So now we have 11.9V across each LED-string + resistor combo. Therefore, the current through each 3-LED string is \$(11.9-(3\times3.8)) \div 33 = 15mA \$. Current through each 2-LED string is \$(11.9-(2\times3.8)) \div 220 = 20mA \$. This means that the two sets of LEDs will have different brightnesses. If you want to match them better, make 3x 3-LED strings and just don't use one of the LEDs. You can reduce the resistors to get your forward current back up towards 20mA per LED if you want.
Now, let's calculate the base resistor. We want the BJT in saturation mode, which means we want \$I_C << I_B \times H_{FE}\$ - that is, we want to overdrive the base current a bit. if we set them to equal, that gives \$(2 \times 15mA) + 20mA = I_B \times H_{FE}\$. We look up \$H_{FE}\$ from the datasheet:
We see it given as minimum 110 (worst case). So \$(2 \times 15mA) + 20mA = I_B \times 110 \to I_B = \frac{(2 \times 15mA) + 20mA}{110} = 0.45mA \$. But actually, as said, we want to overdrive it to ensure saturation - let's overdrive by a factor of 5 (still well within the maximum base current specified in the datasheet). So \$I_B = 2.3mA\$, and we know that \$V_{BE} \approx 0.7V \$ (one silicon diode drop). So \$I_B = 2.3mA = \frac{3.3-0.7}{R} \to R=\frac{3.3-0.7}{2.3mA} = 1130 \Omega\$. The nearest E24 value is \$1.1k\Omega\$ - so use that. And we're done!
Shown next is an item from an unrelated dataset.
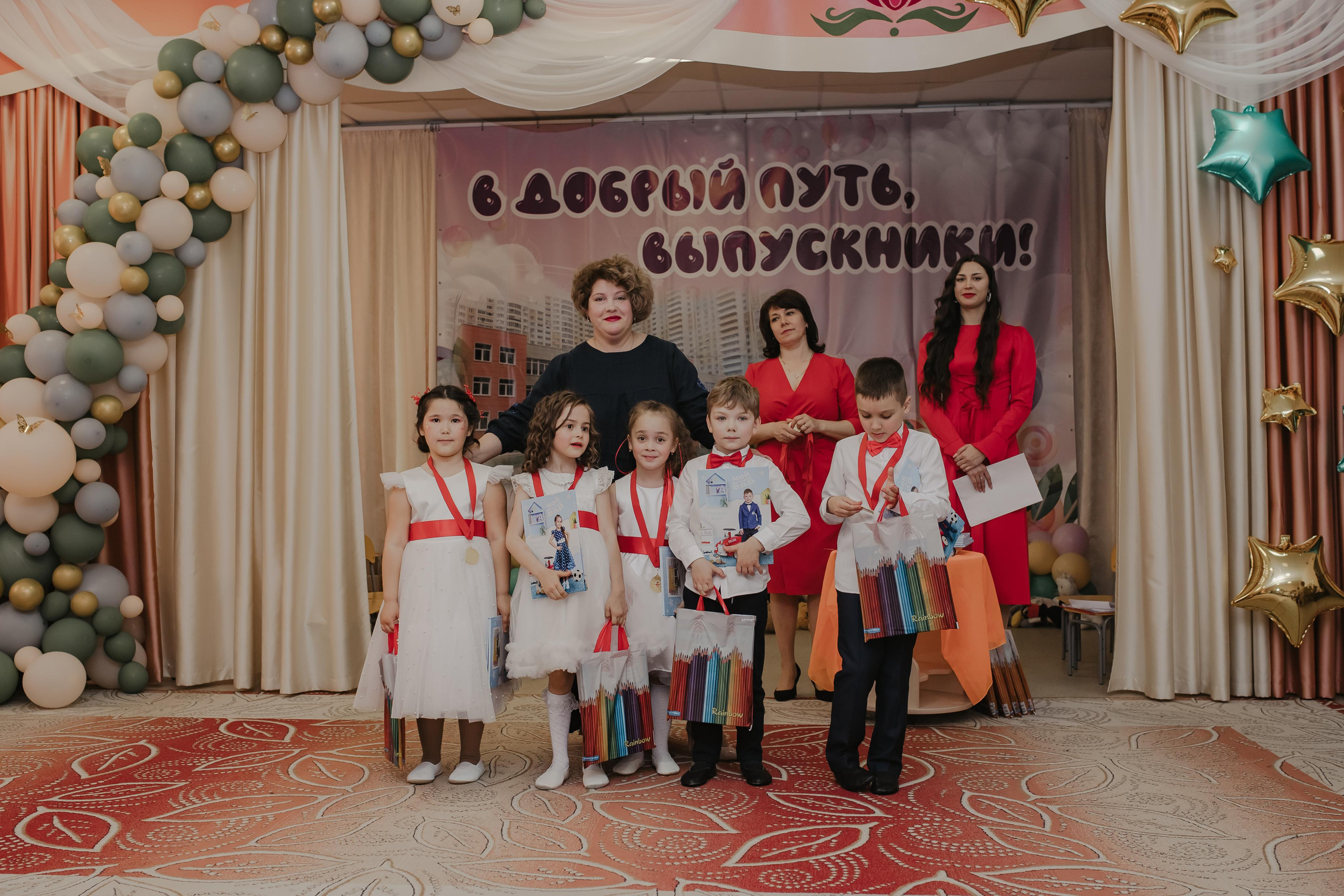 Выпускной сад 75. Семейный и домашний фотограф в Москве и МО Королева Валерия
The big takeaway point from this is not to neglect the voltage across your "switch" device - it's always going to be there, and if you're running close-to-the-wire in terms of voltage overhead for diode-type devices, you need to be sure you're not throwing away voltage you can't afford. The minor takeaway is that Darlington transistors come with drawbacks - higher \$V_{CE(SAT)}\$ and also a higher \$V_{BE}\$ - but we didn't get on to that in this answer. The Darlington transistor Wikipedia page covers the basic difference - worth a read.